START Supplied passage
Prince of the Pontchartrain

As director of the STAR tournament, Sam Barbera is ineligible to win its prizes, but that doesn’t stop him from fanatically targeting monster trout along the Causeway.

It’s a shame when a grown man starts shaking like this,” said 40-year-old Sam Barbera as he idled his fishing partner’s boat out of the Mandeville Boat Launch. A glance at his hands revealed that they were indeed shaking in anticipation.

Barbera and Julie Grunewald were heading for the Lake Pontchartrain Causeway, the pair of parallel 24-mile-long bridges connecting Metairie and Mandeville to fish for speckled trout. Both Barbera and Grunewald work for the Louisiana Coastal Conservation Association (CCA), so the day was something of a busman’s holiday.

But you would never have known it by watching Barbera.

“The Lake Pontchartrain Causeway is my favorite fishing spot,” he proclaimed, “because you never know anywhere in the lake if your next cast won’t be a new state record. I want to break into the top 10 (speckled trout records) before I die.”
END Supplied passage
START Items
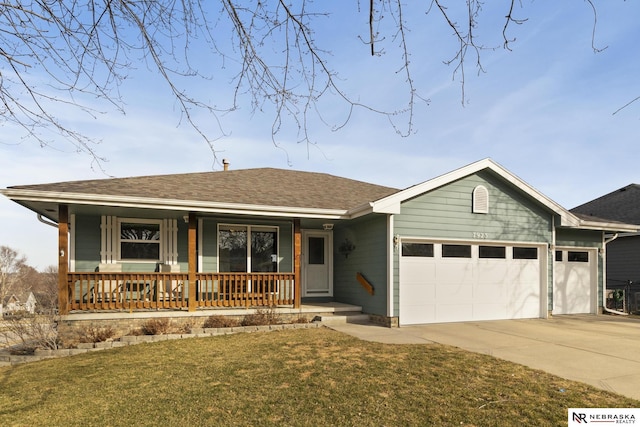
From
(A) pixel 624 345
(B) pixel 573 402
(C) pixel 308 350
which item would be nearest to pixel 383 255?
END Items
What is asked »
a: Using the article on Sam Barbera's trout fishing, answer the following:
(i) How long are the Causeway bridges?
(ii) Which organization employs both Barbera and Grunewald?
(iii) Why can't Barbera win prizes in the STAR tournament?
b: Extend the article on Sam Barbera's trout fishing at the Lake Pontchartrain Causeway past its final paragraph.

Per-task answers »
a:
(i) Each of the two parallel bridges is 24 miles long.
(ii) The Louisiana Coastal Conservation Association (CCA).
(iii) He is the tournament's director.

b:
Barbera regularly fishes all the lake’s bridges, but that the others can get so crowded that fishing is unpleasant.

“I like this bridge,” he said of the Causeway. “My experience is that it has bigger fish than the other bridges. I haven’t had 25 throw-backs since Dudley (Vandenborre) introduced me to the bridge in 2000.”

So addicted is Barbera to the lake and its bridges that outdoor media personality Kevin Ford has dubbed him “Prince of the Pontchartrain.” This was after Barbera modestly deferred the title of “King” to his friend and fishing guide Vandenborre.

A little over a mile from the boat launch, Barbera and Grunewald began probing the bridge’s pilings with soft plastics on jigheads. Barbera piloted the boat with his trolling motor to allow him to fish both upcurrent and downcurrent on both spans, as well as under the spans. He was looking for a pattern about where the speckled trout were holding and feeding.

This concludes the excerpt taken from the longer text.